Building a CRE Database (Nerd Guide)

People throw data in databases all the time but if you don’t give it some advance thought, you might as well stick with Excel.  In fact, that’s the mistake many database novices make – thinking in terms of Excel and not understanding the relational aspects of databases.

Databases are made up of tables.  Each table contains records – a row – with data in columns – much like you see in an Excel spreadsheet.  But in a database, the tables are “linked” (related) to each other in ways that you define. And instead of one table with a gazillion columns, you get to define the tables in groups of logically related data.  Properties, for example, have enduring characteristic data – an address, APN/Tax ID, market area and so on.  Listings will inherit much of the same data, but also have data that uniquely describes the space.  Listings are also temporary and can eventually be converted to comparables.  And comparables will inherit most of the listing data and require additional information (actual price, buyer/tenant, etc…).

When creating your tables you need to keep in mind is something called normalization – the need to minimize redundancy within a table and dependency between tables.

For most CRE purposes, reducing redundancy, i.e., the same data repeated over and over again, isn’t too much of a problem.  What you do want to avoid are excess columns.  For a listing, for example, you could have one listing agent or who knows how many.  Instead of creating multiple columns for every possibility of number of listing agents you can create a separate table that holds every listing agent that’s linked to each listing.  You can also do the same for brokerage companies if it is typical in your area to have multiple agencies/agents in multiple offices representing an owner.

The other part of normalization is dependency.  When you add, edit or delete a record in one table, how does that affect another table?  For example, when you delete a listing, you wouldn’t want to delete the basic property information and have to enter it all over again, so properties and listings data are in separate tables.  Or, when you edit a property owner, you wouldn’t want to have to find all instances of that owner in the database.  Instead, you’d want to edit it in a Contacts table and create an update to all the other tables/records where that owner appears.

Hopefully, the diagram below will help you better visual a typical CRE database structure with tables added to reduce redundancy (Multiple_Agents and Prop_Mult_Addr).  Dependency reduction is achieved in part by creating separate Company and Contact tables.

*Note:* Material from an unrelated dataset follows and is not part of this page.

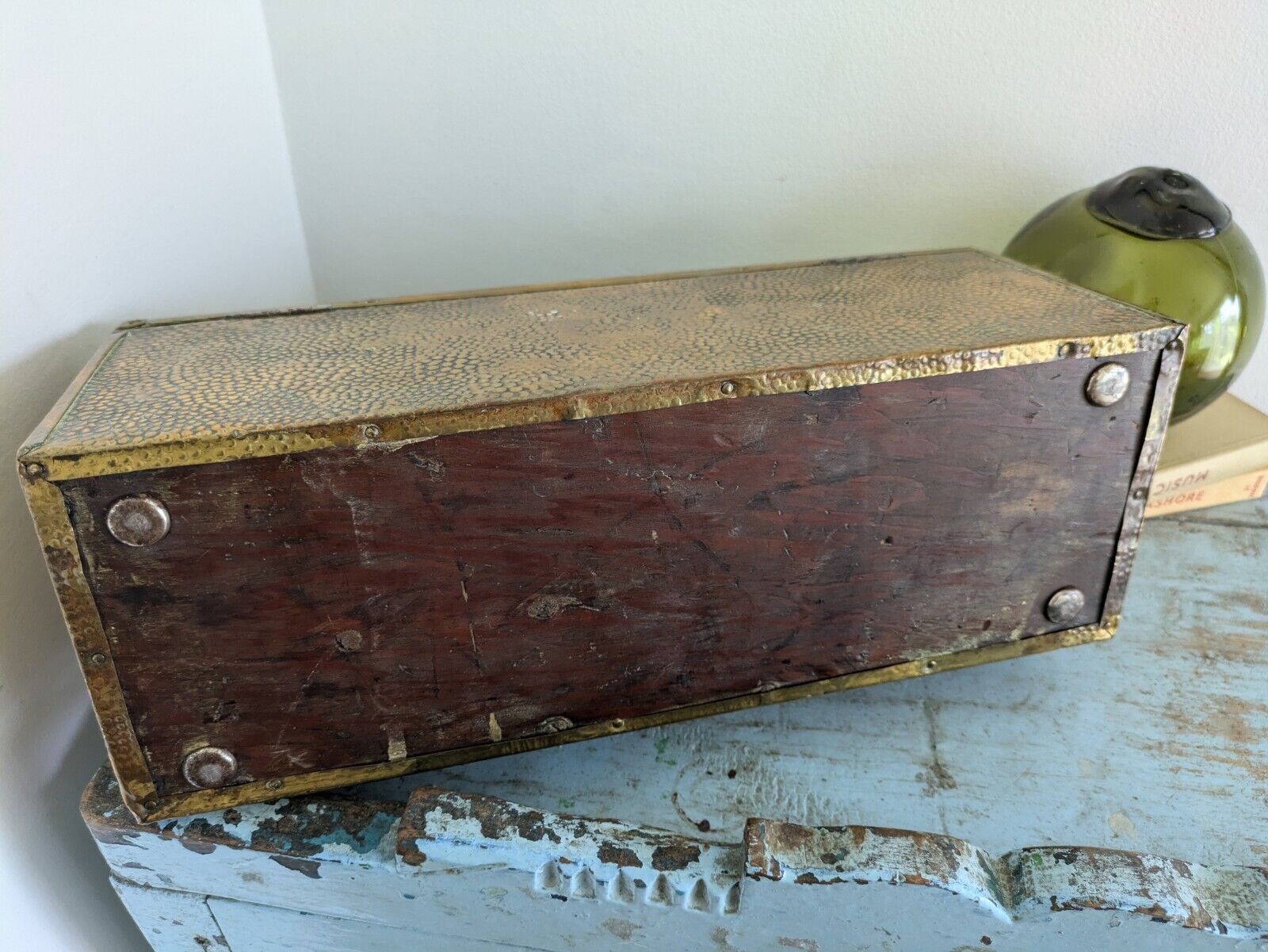 Antique 19th Century Vintage Embossed Brass and Wood Slipper Box Narrow Storage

Note that not all the data columns are listed for each table.  What is shown is the Primary Key (PK) for each table – basically an identifying number for each row/record in the table – and any Foreign Keys (FK).  Foreign Keys are what link one table to another.

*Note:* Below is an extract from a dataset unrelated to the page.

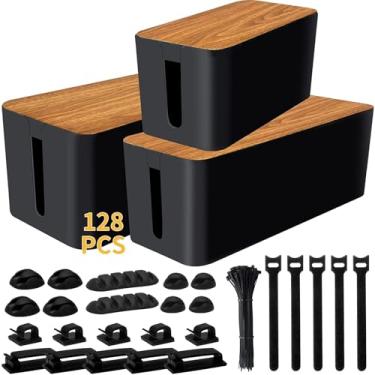 Imagem de Caixa de gerenciamento de cabos 145 pçs Gerenciamento de cabos para fita de alimentação com 3 caixas organizadoras de cabos e 142 pçs Organizador de cabos de clipes de cabo e manga de cabo para esconder fios e cabos para casa e escritório (preto)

CRE database diagram - CREOutsider
So what’s the big deal of putting the same data in a bunch of tables instead of one giant spreadsheet?  Well, you won’t have to sort through one giant spreadsheet any more.  Or copy and paste data into flyers, reports or presentations.  You can either use Excel to extract just the data you want or build a “front end” – search and results pages, reports….  Just like you can on LoopNet.

Admittedly, this is a simplified version of what has to be done to create a database from scratch.  You’ll still have to deal with issues like data formats, required fields, number of characters, adding more tables that hold list values for drop down selections and so on.

Maybe you can do it – or get someone else to do it for you.  Or…you can find an application where the tables and structure are already created for you and all you need to do is supply the data.  There’s only a handful of those out there –  REApplications (now owned by CoStar, so not sure what’s going on with them….) and Real Estate Assistant (REA).   (If anyone knows of any others, post a link in the comments!).  For the most part, you can only view or get data reports based on what the program offers, though REApplications does allow custom queries if you’re familiar with SQL.

Access or Filemaker – two desktop software standards (Filemaker has much friendlier online options plus iPad integration)  – or online “create your own databases” like Zoho or Intuit’s Quickbase are good from scratch options.  But you’ll still need an understanding of how all the pieces fit together to get the most out of doing it yourself.

But whatever route you take, you’re going to have to divide and organize your gazillion columns of data to fit into your or someone else’s database tables.  Since this post is pretty long already, next week I’ll post on how to prepare your data.


      • Chase Pursley (@gcpursley) says

        Chris, you should consider doing a screencast to show people how to set up a basic comp database with MS Access. Not sure if that would eat in to your core business – but I’d pay for.

        • Chris says

          Why pay!? There are some very good YouTube videos on this. For importing Excel data into Access, check out this one:

          For setting the relationships between tables, I really liked this one. Shows how you set them and enforce integrity between tables, i.e., a record cannot be created in one table without an existing record in another table (e.g, you need a property record/property code before you can add a listing…)

          These should explain the process for most (newer) versions of Access.

          For creating forms/reports, I saw quite a few videos. OF the ones I watched, this was good even though the guy mumbles a bit:

          My posts were directed more to the design of the database and prep work – both often overlooked. The other stuff isn’t that difficult but if you’ve got a bad design and messy data, you’re not going to get what you want out of your database.

  1. Susan says

    This is very timely and I’m looking forward to the follow up. We are developing tables and screens to meet our needs so the insight on planning and organizing our data is very helpful. Thanks!